What is the original number of atoms in a radioactive sample remaining at the end of one mean life?

To understand the concept of radioactive decay and the number of atoms remaining after one mean life, we first need to clarify what a "mean life" or "mean lifetime" is. In the context of radioactive decay, the mean life is the average time it takes for a radioactive substance to decay. This is closely related to the half-life, which is the time required for half of the radioactive atoms in a sample to decay.

Radioactive Decay Basics

Radioactive decay is a random process where unstable atomic nuclei lose energy by emitting radiation. This decay can be described statistically, and we often use the concept of half-life to express how quickly a substance decays. The half-life is the time it takes for half of the radioactive atoms in a sample to transform into a different element or isotope.

Understanding Mean Life

The mean life (τ) of a radioactive isotope is related to its half-life (t_1/2) by the formula:

• τ = t_1/2 / ln(2)

Here, ln(2) is the natural logarithm of 2, approximately equal to 0.693. This relationship shows that the mean life is longer than the half-life.

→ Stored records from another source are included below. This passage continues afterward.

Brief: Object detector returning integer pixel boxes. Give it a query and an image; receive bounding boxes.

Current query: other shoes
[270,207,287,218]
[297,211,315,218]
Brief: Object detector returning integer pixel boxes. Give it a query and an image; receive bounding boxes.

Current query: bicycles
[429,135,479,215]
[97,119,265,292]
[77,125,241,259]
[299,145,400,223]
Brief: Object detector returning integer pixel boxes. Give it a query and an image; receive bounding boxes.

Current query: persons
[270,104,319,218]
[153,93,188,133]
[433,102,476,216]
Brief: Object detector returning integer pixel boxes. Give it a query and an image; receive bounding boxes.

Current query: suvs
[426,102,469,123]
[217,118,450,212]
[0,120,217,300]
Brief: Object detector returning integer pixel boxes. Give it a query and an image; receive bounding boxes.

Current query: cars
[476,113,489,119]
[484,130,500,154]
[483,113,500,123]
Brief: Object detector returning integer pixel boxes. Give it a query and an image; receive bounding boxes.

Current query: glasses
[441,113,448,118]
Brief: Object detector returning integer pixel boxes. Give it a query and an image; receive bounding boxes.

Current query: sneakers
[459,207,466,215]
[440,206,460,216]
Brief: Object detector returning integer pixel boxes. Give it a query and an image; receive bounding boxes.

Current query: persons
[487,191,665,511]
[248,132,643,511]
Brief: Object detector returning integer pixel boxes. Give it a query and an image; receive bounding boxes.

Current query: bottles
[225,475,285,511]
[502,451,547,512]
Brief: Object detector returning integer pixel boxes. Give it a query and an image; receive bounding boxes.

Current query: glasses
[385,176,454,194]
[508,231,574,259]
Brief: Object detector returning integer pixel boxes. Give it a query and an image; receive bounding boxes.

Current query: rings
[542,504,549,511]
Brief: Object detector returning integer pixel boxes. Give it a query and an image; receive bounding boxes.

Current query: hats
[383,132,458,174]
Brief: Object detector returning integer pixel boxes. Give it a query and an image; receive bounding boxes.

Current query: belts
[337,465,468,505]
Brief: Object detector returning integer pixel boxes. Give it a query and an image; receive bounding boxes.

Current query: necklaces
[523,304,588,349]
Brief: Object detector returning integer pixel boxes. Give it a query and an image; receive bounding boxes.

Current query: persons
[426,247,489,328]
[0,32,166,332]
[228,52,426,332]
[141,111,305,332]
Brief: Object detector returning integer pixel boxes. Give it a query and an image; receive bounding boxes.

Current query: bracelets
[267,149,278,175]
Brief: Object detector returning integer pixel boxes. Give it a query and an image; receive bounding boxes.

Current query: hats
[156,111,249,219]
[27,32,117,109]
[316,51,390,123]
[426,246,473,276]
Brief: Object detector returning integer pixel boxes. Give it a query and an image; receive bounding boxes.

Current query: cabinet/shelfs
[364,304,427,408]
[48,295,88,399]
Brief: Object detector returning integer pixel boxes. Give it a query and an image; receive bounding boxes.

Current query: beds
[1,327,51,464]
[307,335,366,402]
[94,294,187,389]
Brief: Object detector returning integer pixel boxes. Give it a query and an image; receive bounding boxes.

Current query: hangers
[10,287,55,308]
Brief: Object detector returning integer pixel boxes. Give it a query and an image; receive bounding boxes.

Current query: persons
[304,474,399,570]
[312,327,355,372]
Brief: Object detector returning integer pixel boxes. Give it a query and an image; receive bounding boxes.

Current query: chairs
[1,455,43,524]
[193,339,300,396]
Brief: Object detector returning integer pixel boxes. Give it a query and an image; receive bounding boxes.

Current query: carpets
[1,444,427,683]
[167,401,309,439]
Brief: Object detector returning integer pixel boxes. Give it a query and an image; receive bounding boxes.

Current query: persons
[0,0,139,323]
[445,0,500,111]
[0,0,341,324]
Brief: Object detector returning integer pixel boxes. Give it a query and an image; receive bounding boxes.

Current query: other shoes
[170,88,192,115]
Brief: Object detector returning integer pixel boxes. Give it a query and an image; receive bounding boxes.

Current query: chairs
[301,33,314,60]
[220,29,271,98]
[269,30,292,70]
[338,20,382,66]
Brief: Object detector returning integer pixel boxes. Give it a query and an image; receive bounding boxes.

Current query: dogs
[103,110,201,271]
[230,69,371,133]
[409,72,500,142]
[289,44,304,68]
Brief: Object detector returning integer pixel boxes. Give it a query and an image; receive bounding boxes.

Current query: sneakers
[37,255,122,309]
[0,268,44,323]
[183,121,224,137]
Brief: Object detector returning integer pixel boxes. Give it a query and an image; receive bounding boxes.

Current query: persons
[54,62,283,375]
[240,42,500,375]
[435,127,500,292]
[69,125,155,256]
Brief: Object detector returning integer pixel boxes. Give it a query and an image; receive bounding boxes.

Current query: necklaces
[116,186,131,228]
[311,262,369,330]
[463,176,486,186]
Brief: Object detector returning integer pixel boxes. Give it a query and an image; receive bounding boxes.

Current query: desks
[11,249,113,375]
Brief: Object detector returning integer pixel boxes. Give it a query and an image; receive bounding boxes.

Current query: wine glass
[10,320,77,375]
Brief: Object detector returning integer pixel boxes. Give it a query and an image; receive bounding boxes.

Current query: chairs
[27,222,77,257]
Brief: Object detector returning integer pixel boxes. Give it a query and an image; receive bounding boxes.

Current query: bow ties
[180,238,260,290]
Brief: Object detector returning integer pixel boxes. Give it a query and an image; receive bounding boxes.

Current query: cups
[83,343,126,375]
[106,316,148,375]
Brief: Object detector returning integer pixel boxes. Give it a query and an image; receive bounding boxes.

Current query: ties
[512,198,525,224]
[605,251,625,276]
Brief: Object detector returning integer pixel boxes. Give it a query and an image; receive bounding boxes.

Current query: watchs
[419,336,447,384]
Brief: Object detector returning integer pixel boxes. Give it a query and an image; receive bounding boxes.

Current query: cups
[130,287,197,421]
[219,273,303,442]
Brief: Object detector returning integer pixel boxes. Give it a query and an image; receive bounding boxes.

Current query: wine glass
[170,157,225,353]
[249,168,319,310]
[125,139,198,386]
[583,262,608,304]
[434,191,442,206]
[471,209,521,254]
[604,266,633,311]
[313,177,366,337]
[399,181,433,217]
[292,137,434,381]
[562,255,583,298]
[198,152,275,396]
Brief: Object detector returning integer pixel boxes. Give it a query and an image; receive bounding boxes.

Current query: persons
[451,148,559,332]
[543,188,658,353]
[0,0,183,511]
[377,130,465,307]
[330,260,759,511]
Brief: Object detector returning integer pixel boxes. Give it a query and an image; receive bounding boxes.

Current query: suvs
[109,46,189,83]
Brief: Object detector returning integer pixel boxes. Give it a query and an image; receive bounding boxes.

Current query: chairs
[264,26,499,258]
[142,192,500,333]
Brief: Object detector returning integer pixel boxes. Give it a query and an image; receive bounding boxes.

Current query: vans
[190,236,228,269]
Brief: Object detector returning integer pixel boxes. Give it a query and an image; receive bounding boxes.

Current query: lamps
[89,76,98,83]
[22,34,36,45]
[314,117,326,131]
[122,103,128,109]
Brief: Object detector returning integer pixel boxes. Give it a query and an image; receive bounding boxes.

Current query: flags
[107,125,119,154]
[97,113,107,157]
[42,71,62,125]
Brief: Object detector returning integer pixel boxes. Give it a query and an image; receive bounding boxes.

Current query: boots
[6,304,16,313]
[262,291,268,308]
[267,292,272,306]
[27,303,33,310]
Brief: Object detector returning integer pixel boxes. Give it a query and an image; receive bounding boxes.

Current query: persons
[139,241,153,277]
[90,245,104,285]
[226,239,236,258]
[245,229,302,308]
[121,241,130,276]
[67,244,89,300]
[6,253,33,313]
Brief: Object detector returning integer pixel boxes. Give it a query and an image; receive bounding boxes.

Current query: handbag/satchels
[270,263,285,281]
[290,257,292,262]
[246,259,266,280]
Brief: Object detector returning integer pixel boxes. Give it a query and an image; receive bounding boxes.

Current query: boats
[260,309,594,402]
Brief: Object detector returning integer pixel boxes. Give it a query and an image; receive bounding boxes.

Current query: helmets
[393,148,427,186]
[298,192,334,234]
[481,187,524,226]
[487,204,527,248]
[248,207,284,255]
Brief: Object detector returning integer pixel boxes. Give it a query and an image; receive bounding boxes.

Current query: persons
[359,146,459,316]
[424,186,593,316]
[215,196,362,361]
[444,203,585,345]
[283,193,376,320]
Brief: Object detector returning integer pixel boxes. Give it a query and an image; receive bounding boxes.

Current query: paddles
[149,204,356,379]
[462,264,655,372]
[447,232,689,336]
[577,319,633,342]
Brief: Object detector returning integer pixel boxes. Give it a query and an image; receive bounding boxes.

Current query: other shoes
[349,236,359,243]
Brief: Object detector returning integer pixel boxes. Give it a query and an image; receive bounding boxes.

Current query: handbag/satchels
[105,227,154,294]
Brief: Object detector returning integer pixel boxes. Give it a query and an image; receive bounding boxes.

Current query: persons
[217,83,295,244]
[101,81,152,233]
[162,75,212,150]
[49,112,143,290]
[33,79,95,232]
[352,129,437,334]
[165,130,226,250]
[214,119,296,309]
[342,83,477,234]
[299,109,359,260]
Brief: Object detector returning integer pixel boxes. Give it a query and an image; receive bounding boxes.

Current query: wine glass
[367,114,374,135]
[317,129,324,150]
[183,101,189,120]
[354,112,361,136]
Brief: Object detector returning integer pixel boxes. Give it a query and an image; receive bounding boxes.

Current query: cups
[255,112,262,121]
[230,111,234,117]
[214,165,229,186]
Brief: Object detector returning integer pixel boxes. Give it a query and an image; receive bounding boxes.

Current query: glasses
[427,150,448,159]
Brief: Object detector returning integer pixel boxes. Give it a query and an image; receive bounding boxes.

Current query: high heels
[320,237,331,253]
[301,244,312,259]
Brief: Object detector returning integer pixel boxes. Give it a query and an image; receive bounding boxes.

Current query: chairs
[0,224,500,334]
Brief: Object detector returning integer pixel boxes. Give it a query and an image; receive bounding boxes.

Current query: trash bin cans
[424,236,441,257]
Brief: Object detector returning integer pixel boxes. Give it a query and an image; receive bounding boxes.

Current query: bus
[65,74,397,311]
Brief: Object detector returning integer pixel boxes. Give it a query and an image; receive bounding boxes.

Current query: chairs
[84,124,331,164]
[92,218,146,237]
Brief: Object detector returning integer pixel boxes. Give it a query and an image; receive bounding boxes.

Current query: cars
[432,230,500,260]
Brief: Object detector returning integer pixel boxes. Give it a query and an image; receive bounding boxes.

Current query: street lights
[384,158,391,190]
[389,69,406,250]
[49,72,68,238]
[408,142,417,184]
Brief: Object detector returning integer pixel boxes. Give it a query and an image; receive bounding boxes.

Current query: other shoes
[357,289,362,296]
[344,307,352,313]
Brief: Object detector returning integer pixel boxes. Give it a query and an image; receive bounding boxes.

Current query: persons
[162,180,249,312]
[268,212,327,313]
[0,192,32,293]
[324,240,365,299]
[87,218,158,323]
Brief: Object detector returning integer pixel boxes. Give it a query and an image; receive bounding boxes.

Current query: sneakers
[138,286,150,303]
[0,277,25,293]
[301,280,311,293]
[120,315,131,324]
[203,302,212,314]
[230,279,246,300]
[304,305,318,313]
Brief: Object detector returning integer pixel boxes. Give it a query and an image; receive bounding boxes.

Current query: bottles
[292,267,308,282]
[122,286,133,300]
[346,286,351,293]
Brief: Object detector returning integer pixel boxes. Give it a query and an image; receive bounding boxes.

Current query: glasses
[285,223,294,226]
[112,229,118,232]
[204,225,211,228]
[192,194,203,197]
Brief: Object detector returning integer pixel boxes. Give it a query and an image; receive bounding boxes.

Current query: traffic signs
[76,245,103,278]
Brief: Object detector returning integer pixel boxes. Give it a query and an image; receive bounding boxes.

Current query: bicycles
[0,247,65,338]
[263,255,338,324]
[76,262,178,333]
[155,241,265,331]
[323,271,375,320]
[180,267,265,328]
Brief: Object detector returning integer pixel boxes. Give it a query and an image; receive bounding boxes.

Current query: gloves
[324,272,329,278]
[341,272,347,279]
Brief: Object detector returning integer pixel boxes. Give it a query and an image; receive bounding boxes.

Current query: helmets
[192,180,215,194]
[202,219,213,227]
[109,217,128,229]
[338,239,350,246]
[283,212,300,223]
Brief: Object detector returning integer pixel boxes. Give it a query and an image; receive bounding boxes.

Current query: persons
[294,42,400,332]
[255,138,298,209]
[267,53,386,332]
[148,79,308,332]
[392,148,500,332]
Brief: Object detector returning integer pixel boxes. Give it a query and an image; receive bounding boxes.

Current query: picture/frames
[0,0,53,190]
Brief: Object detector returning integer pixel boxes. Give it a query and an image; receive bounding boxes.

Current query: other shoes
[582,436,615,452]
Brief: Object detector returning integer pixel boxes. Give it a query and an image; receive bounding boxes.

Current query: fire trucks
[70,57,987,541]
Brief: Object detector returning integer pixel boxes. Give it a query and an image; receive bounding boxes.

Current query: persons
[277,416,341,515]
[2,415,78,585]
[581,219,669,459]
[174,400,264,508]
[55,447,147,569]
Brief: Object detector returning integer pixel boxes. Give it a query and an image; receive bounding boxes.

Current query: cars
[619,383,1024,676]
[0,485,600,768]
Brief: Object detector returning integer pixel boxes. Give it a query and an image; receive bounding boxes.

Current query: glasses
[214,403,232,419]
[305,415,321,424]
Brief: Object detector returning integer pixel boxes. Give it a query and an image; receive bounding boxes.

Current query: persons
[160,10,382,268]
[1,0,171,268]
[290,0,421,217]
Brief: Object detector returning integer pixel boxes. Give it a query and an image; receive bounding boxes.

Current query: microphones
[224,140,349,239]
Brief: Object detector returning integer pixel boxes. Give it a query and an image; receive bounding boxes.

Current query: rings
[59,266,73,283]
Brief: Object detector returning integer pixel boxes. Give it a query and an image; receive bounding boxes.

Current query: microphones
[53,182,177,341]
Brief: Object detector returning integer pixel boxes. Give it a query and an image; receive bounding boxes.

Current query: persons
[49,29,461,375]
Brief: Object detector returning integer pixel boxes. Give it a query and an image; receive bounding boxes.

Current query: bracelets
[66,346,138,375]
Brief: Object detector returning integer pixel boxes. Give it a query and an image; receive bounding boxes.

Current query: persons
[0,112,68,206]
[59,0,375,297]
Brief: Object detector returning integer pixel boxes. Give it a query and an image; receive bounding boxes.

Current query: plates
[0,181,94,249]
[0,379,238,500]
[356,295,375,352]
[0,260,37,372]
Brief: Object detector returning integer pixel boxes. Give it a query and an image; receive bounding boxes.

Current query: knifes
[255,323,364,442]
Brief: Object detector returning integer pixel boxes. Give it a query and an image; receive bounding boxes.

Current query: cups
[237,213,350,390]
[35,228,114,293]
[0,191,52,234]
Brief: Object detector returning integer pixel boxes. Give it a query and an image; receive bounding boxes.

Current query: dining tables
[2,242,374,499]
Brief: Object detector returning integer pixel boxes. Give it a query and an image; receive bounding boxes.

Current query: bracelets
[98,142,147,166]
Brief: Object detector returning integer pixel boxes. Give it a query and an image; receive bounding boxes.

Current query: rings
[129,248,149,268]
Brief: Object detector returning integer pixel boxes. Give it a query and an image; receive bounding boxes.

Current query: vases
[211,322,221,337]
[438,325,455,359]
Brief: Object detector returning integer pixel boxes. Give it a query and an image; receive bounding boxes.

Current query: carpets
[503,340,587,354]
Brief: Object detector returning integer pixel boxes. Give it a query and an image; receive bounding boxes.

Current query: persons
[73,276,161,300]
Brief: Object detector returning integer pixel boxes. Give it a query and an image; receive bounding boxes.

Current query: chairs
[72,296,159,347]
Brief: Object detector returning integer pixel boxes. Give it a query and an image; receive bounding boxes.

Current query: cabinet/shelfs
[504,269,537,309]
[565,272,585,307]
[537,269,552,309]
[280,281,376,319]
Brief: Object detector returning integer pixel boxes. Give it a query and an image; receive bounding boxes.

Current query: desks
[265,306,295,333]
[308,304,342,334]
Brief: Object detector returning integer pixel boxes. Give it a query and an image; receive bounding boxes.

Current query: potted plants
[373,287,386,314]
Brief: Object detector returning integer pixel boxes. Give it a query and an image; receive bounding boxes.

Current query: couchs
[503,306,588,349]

Calculating Remaining Atoms

Now, let’s consider a sample of radioactive atoms. If we start with N₀ atoms, after one mean life (τ), we can determine how many atoms remain using the exponential decay formula:

• N(t) = N₀ * e^(-t/τ)

For t = τ, this simplifies to:

• N(τ) = N₀ * e^(-1)

Since e^(-1) is approximately 0.3679, we find that:

• N(τ) ≈ 0.3679 * N₀

This means that after one mean life, about 36.79% of the original number of atoms will remain. So, if you started with 100 atoms, approximately 37 atoms would still be present after one mean life.

Example for Clarity

Let’s say you have a sample of 200 radioactive atoms. After one mean life, the calculation would be:

• N(τ) ≈ 0.3679 * 200 ≈ 73.58

Rounding this, you would have approximately 74 atoms remaining after one mean life.

Key Takeaways

In summary, after one mean life, about 36.79% of the original radioactive atoms in a sample will remain. This concept is crucial in fields such as nuclear physics, radiometric dating, and understanding the behavior of radioactive materials in various applications.